*Problem requirements*
Rewrite every line of the records below as a numbered list, skipping any blank lines. Leave out the pictures.
##### Provided data #####
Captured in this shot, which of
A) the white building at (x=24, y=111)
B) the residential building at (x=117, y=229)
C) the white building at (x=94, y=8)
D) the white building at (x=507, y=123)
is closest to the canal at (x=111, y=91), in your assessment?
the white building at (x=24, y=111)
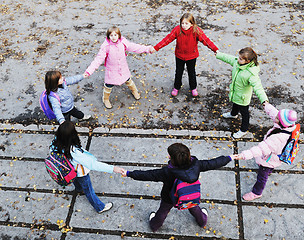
#####
*Exercise solution*
1. Captured in this shot, which of
2. A) the white building at (x=24, y=111)
3. B) the residential building at (x=117, y=229)
4. C) the white building at (x=94, y=8)
5. D) the white building at (x=507, y=123)
6. is closest to the canal at (x=111, y=91), in your assessment?
7. the white building at (x=24, y=111)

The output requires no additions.